B.b. A.________ wandte sich am 19. Februar 2021 an das Amt für Justizvollzug, welches ihm am 2. März 2021 mitteilte, welche Verurteilungen gegen ihn vorliegen und dass er diese Freiheitsstrafen seit dem 8. Februar 2021 verbüsse.
B.c. A.________ rekurrierte mit Schreiben vom 8. März 2021 in französischer Sprache (Postaufgabe am 9. März 2021) beim Appellationsgericht des Kantons Basel-Stadt als Verwaltungsgericht. Er bezog sich darin auf "Votre courrier du 9 février 2021" und hielt u.a. fest, "je suis en dètention [...] depuis 9 février 2021. J'ai eu 10 jours pour faire recours, mais malheureuesement je n'ai pas compris et je n'avais pas la défense non plus". Weiter bestritt er den vorgeworfenen Verweisungsbruch. Nach den Akten ist seine Muttersprache Albanisch und spricht er auch Italienisch.
B.d. Das Verwaltungsgericht edierte die Akten der Vollzugsbehörde und verzichtete auf eine Vernehmlassung.
B.e. Die heutige Anwältin zeigte am 21. April 2021 ihre Mandatierung an. Nachdem die Staatsanwaltschaft der Anwältin die Akten mit dem Strafbefehl vom 29. Oktober 2018 zugestellt hatte, erhob diese mit Eingabe vom 29. April 2021 "innert 10 Tagen seit (erstmaligem) Erhalt des Strafbefehls fristgerecht Einsprache", der Strafbefehl sei völkerrechtswidrig nicht auf dem Rechtshilfeweg, sondern mit normaler Post an eine falsche Adresse in Italien zugestellt worden.
____________________
> Aufgabe:
Schreiben Sie aus dem Auszug aus dem Gerichtsverfahren eine Passage wortgetreu ab. Beginnen Sie bei der Stelle mit den Worten "B.c. A.________ rekurrierte" und hören Sie nach "auf eine Vernehmlassung." auf. Verwenden Sie als Grundlage ausschließlich den obigen Auszug aus dem Gerichtsverfahren.

> Bereitgestellte Daten:
____________________
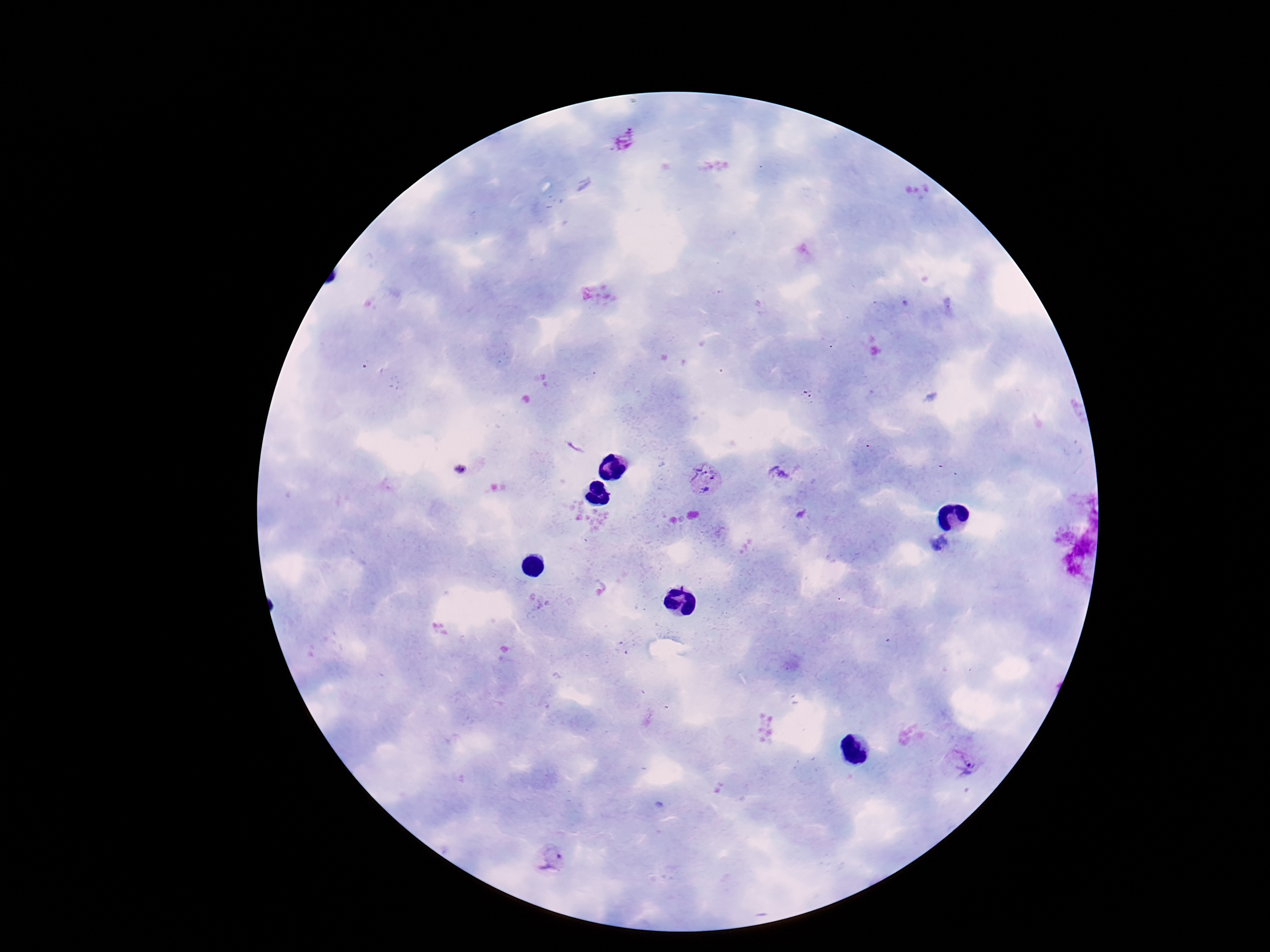

Approximate object centers, in pixels from the top-left corner. Plasmodium parasite locations: (x=625, y=141), (x=783, y=475), (x=707, y=478), (x=962, y=766), (x=550, y=859). Single field of view. Thick peripheral-blood smear. Photographed through the microscope eyepiece with a smartphone camera. Giemsa stain. 100x magnification. Patient malaria status: positive. Image is 1270×952 pixels.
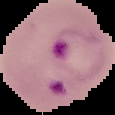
____________________
> Ergebnis:
B.c. A.________ rekurrierte mit Schreiben vom 8. März 2021 in französischer Sprache (Postaufgabe am 9. März 2021) beim Appellationsgericht des Kantons Basel-Stadt als Verwaltungsgericht. Er bezog sich darin auf "Votre courrier du 9 février 2021" und hielt u.a. fest, "je suis en dètention [...] depuis 9 février 2021. J'ai eu 10 jours pour faire recours, mais malheureuesement je n'ai pas compris et je n'avais pas la défense non plus". Weiter bestritt er den vorgeworfenen Verweisungsbruch. Nach den Akten ist seine Muttersprache Albanisch und spricht er auch Italienisch.
B.d. Das Verwaltungsgericht edierte die Akten der Vollzugsbehörde und verzichtete auf eine Vernehmlassung.